Their plight had a profound effect on Mashaka. “I blamed my parents for being unfair to my sisters, aged 15 and 14 years respectively. My parents never taught my sisters about adolescence stages, the risks of sex, and avoiding pregnancy. My sisters were faced with peer pressure [and difficulty handling sexual maturation],” she says.

Her sisters died of AIDS and two of their babies died of malnutrition and disease. The elder sister died 21 years ago, while Mashaka was studying at the university. The second sister, who later joined Temak as a teacher, died in November. Mashaka decided to try to change things.

Married with two children, she follows Kenyan tradition and cares for the five children left by her sisters.

Mashaka left a good job as a high school teacher in order to help vulnerable orphans and girls. When she learned her teaching job would not give her enough to support the project, she went into poultry farming.

While teaching in a public high school in Kisumu, Mashaka encountered girls facing problems like her sisters’. She started counseling sessions in the school and later held them in her house.

Using her own personal savings, Mashaka purchased sweets, clothes, ice cubes and other goods for the girls to sell on the streets.

Sixty percent of the sales were saved in the group account, which enabled TEMAK to rent a building. The remaining 40 percent went to the girls.

Mashaka says, “Moving from one slum to the other and from village to village, I mobilized hundreds of young teenage mothers through door-to-door campaigns. I turned my house into a girls’ center, sharing every facility available at the expense of my two children and husband’s comfort. “

Today, Mashaka rents a house to serve as TEMAK’s headquarters. There, young girls are trained in a number of vocational skills, including tailoring, dressmaking, hairdressing, computer operations, and arts and crafts. The headquarters includes a nursery school and a day care room for young children. A clinic and laboratory provide health services for the members. The center supports its programs with the sales of craft items.

TEMAK’s records show it has provided job training to more than 16 hundred girls. It’s also treated 30,000 patients -- most of them HIV positive -- and cared for over 600 children. Rotary Club has donated medicines, including immunity boosting drugs for the 2,000 girls who are about to start taking anti-retroviral therapies for AIDS.

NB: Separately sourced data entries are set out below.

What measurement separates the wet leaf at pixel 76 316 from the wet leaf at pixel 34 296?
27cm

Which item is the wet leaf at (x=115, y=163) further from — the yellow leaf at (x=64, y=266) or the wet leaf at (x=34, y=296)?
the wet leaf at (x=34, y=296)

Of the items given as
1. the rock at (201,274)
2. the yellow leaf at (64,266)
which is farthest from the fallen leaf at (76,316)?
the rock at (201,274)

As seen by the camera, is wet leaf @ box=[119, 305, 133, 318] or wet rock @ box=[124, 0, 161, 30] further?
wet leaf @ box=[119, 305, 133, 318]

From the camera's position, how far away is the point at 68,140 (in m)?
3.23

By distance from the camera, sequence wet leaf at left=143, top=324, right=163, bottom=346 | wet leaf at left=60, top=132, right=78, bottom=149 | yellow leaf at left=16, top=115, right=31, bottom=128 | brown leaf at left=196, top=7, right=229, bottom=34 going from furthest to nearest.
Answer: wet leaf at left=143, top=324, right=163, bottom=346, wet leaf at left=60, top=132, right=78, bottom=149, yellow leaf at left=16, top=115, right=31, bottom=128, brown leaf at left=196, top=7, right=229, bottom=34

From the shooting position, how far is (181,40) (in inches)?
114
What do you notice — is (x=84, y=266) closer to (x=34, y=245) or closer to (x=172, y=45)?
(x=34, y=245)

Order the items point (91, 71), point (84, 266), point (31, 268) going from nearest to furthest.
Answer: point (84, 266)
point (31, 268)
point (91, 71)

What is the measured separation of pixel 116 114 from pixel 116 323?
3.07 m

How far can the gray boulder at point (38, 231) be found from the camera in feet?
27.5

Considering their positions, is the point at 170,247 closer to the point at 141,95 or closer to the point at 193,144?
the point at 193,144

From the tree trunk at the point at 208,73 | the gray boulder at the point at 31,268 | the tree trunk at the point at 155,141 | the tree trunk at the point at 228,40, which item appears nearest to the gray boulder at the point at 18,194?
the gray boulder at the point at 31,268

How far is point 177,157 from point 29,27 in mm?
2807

TEMAK is headed by a management board made up of local chiefs and elders from Obunga, Nyawita, Kamakoha, Kanyagwar and Manyatta slums. It plans to move to a new five-hectare site called the “The city of hope” center in Kisumu. The center will provide a home for 750 unmarried mothers and a dormitory for 300 orphan girls. Construction has started with the children’s wing, to be followed by sections for classrooms, an administration block and schools.

Mashaka says, “It will be completed in five years for $1,145,000. It will include a special primary school to cater to the special needs girls, such as the physically handicapped, deaf and blind. It will have a nursery school and kindergarten, a rescue center for abandoned infants and young girls, boarding facilities, a chapel, training areas, public halls, a swimming pool and play grounds. “

Some of the first girls rescued by Temak re-enrolled in school and are taking degree courses in Internet technology, business administration and international relations at Maseno and Baraton universities and at the United States International University in Nairobi.

In the next decade, Mashaka says she’d like to do more to educate the public about the Temak projects and extend the centers countrywide, and also to Uganda and Tanzania. Currently Temak is operating only in Nyanza and in Kenya’s Western provinces, with centers in Kisumu, Nyando and Busia districts.

She says such centers are needed across Africa, “All African people within the continent should initiate similar projects to help and empower the African woman. In the past,Temak received and taught researchers from other parts of Africa on how to launch projects in their countries.

Mashaka says even unmarried young women with children can contribute to national development with their own income-generating projects.

Her dream is to be sure such women and their children don’t drop out of sight but become active members of society, able to fulfill their potential and support themselves.